Dressing Up

This is the time of year when people, young and old, dress up in costumes for trick-or-treating and Halloween parties.  For this reason, I thought it opportune to write about liturgical vestments and the significance of the garments that the priest wears for liturgy.  It’s important to note, however, that there is a fundamental difference between a costume and priestly vestments, which hopefully this article will help to make clear. 

The first sacred vestment the priest puts on in preparation for Mass is the alb, which is a white garment that covers him from the neck to his ankles, tied at the waist by a cord called a cincture.  This is the priest’s baptismal garment.  At their baptisms, children (and adults) will be given a white garment, which makes visible the invisible reality of the change that they’ve undergone.  By baptism they have become a new creation, with Original Sin taken away, and their souls filled with the life of God as members of the Church.  The priest wears the alb as an indication that he is a member of the faithful, born anew through the waters of baptism and claimed for Christ.  

Over the white alb, the priest will wear two colored vestments – a stole around his neck and a chasuble, the sleeveless outer garment.  The color of the stole and chasuble changes with liturgical seasons and festive celebrations.  They may be green, violet, rose, red, white, gold, or black, depending on the occasion. The chasuble is the vestment properly associated with the priest, and it reveals him to be configured sacramentally to Christ the High Priest through his reception of Holy Orders.  In ancient Israel, before entering the Temple, the High Priest would wear a similar liturgical garment, an ephod, that was made of four different kinds of threads – white linen thread woven together with woolen threads dyed red, blue, and purple.  These four threads symbolized the four basic elements of Creation: air, water, fire, and earth.  He also wore a golden breastplate decorated with 12 precious stones engraved with the names of the 12 tribes of Israel.  The High Priest was thus vesting himself in all of Creation, including the Chosen People, and bringing it with him into the holy place of the Lord God. 

The vestments we use for Mass work in a similar way.  Christ Jesus is the eternal High Priest who intercedes forever on our behalf at the right hand of God the Father. The priest is His ordained minister who stands in His place at Mass.  As the visible representative of Christ the High Priest, the vestments he wears at Mass aid us in our sensible experience of that reality.  The chasuble is often embroidered with a flowered pattern, with gold or silver colored thread reminiscent of the light of the sun and the moon. It represents the vesture of Creation, brought to its glorious fulfillment, worn by the glorified Christ in Heaven.  

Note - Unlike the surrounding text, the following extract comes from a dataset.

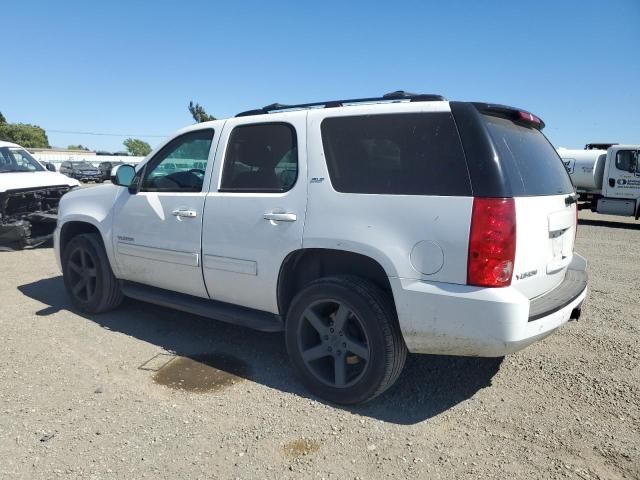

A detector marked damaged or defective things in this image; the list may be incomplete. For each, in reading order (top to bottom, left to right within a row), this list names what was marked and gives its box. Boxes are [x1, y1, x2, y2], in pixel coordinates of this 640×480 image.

And so, we see the difference between a costume and priestly vestments.  A costume is something that one puts on as a way of pretending to be something or someone else.  Rather than hide or change his identity, priestly vestments, worn within liturgy, serve to reveal more fully the priest’s most essential identity.  Like a well-designed church building, sacred art, and sacred music, the priest’s vestments help us to understand and experience the reality of what we do at Mass and what we are as the Church.